* **TEXT BLOCK**:



    Datar then took the bench to the sequence of events starting from the beginnings of Aadhaar as a scheme, to the two interim orders of the Court on August 11 and October 15, 2015, restraining the Government from making it mandatory, the enactment of Aadhaar Act, and extending it to purposes other than those specified in the orders.   While doing so, he conceded that the Court’s orders could not restrain Parliament from enacting a law; but Parliament could do so, only if it changes the basis of the Court’s orders, before amending the Act.  In Datar’s view, Parliament, while inserting Section 139AA of the Income Tax Act, did not change the basis of the Supreme Court’s two interim orders in 2015.



    This led to Justice Sikri asking a pointed question on how, according to Datar, Parliament could have changed the basis of those orders.  Datar then conceded that Parliament could do so only by amending the Aadhaar Act, 2016, to make it mandatory for all purposes.  Otherwise, he suggested Parliament’s very competence to enact a law, which is contrary to the orders of the Court, could come under question.

    Datar explained that the Aadhaar Act, 2016 and Section 139AA of the Income Tax Act have led to an accidental collision, which had never happened earlier.   While Aadhaar Act clearly envisages voluntariness, Section 139AA of the IT Act, makes it mandatory.  “Parliament can’t pass a contradictory law on the same subject”, he pointed out.



    He then cited an instance of Parliament first requiring all doctors to serve in rural areas for two years, in order to get x,y,and z benefits.   This is purely voluntary, and those doctors, who want to get those benefits, will serve in the rural areas; those who don’t want those benefits, won’t serve there.   If Parliament, after a few days, amends the Medical Council Act, to hold that the licence of those doctors who don’t practise in the rural areas would be suspended, would it be valid, he asked.  Pointing out that Aadhaar Act and Section 139AA have led to similar absurd and ridiculous results,  he urged the bench to adopt harmonious construction, and read down the new provision in the IT Act making it mandatory, if it is not possible to strike it down.

* **WHAT TO WORK ON**:
In the courtroom report above, on what dates did the Court issue the two interim orders restraining the Government from making Aadhaar mandatory?

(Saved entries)
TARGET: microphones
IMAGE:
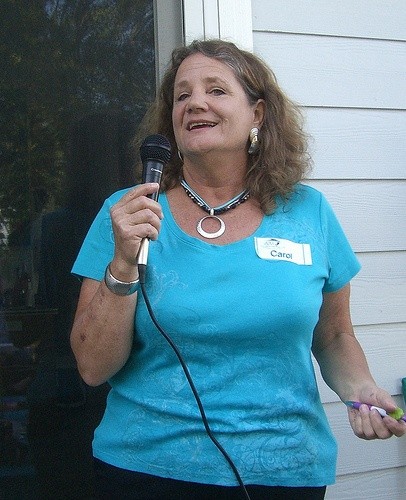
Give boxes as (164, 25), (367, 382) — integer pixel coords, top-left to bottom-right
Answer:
(136, 134), (173, 285)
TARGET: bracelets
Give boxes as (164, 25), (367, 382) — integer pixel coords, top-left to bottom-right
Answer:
(103, 263), (142, 296)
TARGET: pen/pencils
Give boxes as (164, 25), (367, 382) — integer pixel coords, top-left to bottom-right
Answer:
(345, 399), (406, 423)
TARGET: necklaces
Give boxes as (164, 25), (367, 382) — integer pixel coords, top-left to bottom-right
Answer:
(177, 175), (254, 240)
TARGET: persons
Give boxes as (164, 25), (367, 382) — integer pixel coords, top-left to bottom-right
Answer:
(69, 39), (406, 499)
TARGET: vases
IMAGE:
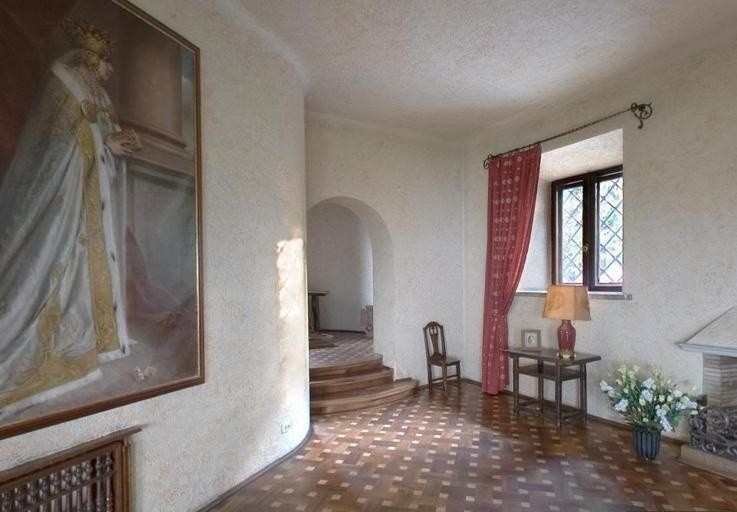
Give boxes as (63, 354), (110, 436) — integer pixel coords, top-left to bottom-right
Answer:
(632, 428), (660, 464)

* **WORKED SOLUTION**:
August 11 and October 15, 2015.